Diyabet, vücudun insülin dengesini kontrol edemediği bir durumdur ve bu, kan şekeri seviyelerinin yükselmesine yol açar. Bu durum, otoimmün kaynaklı (tip 1) veya yaşam tarzı faktörleri nedeniyle (tip 2) gelişebilir.
15 yaş ve üzerindeki insanların yüzde 44’ünün diyabeti teşhis edilmemiş durumda. Bu bulgu, Monash Üniversitesi, Baker Kalp ve Diyabet Enstitüsü ve Washington Üniversitesi’ndeki uluslararası araştırmacılar tarafından yapılan modellemeye dayanıyor.
Avustralya Sağlık ve Refah Enstitüsü’ne göre, tahminen 1.3 milyon Avustralyalı diyabet tanısı almış durumda.
Kuzey Amerika ve Batı Avrupa’da tanı oranları sırasıyla yüzde 83 ve yüzde 78 iken, düşük ve orta gelirli ülkelerde bu oranlar oldukça düşüktür.
Merkezi Sahra Altı Afrika’da 15 yaş üstü bireylerde tanı oranı sadece yüzde 16’dır ve 15-39 yaş arasındaki kişilerin de tanı alma olasılığı oldukça düşüktür.
Araştırmacılar, bu bulguların neden olabileceği komplikasyonlar nedeniyle endişe duymaktadır.
Yazarlar, “Bu grup, daha uzun süre diyabetle yaşadıkları için, daha sonra tanı alanlara göre yaşam boyu komplikasyonlar riski taşımaktadır,” şeklinde belirtti.
Diyabet tedavi seviyeleri de farklılık göstermekte; yüksek gelirli Asya-Pasifik bölgesinde tedavi görenlerin oranı yüzde 97 iken, merkezi Sahra Altı Afrika’da bu oran sadece yüzde 69’dur.
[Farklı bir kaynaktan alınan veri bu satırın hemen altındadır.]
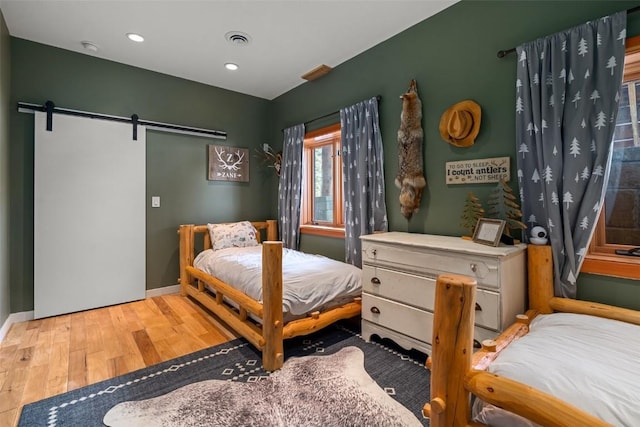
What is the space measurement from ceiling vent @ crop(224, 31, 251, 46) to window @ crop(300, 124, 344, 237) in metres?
1.17

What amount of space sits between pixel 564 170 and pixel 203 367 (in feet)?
8.36

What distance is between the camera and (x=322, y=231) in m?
3.51

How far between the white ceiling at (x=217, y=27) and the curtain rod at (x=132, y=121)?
60 centimetres

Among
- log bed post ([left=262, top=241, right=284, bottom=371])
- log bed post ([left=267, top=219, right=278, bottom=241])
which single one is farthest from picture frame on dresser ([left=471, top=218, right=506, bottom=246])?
log bed post ([left=267, top=219, right=278, bottom=241])

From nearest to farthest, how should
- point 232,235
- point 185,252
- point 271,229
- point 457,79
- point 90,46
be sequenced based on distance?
1. point 457,79
2. point 90,46
3. point 185,252
4. point 232,235
5. point 271,229

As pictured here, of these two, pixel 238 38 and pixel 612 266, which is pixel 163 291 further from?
pixel 612 266

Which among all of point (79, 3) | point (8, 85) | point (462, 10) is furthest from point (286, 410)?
point (8, 85)

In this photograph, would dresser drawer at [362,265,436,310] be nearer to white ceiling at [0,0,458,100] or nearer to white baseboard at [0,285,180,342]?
white ceiling at [0,0,458,100]

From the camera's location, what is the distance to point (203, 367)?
2.00 m

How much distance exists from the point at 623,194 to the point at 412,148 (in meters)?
1.31

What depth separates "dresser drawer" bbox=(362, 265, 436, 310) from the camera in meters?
1.93

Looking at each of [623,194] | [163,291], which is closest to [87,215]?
[163,291]

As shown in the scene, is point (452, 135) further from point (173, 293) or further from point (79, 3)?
point (173, 293)

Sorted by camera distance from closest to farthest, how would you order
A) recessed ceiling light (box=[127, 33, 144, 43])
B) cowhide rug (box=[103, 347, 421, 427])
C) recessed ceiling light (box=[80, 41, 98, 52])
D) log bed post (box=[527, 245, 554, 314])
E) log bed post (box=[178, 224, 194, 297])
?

Araştırmacılar, tedavi görenlerin yarısından azının optimal kan şekeri seviyelerine ulaştığını bulmuştur.
Yazarlar, olumlu adımlar atıldığını belirtse de, tanı ve tedavi süreçlerinde hâlâ boşlukların bulunduğuna dikkat çekmiştir.
Yazarlar, “Diyabet, özellikle düşük ve orta gelirli ülkelerde ve genç yetişkinlerde geniş ölçüde teşhis edilmemekte ve kötü yönetilmektedir,” ifadelerini kullandı.
Sağlık sistemlerinin güçlendirilmesi, tanı, tedavi ve devam eden bakımın iyileştirilmesi için acil bir ihtiyaç olarak öne çıkmaktadır.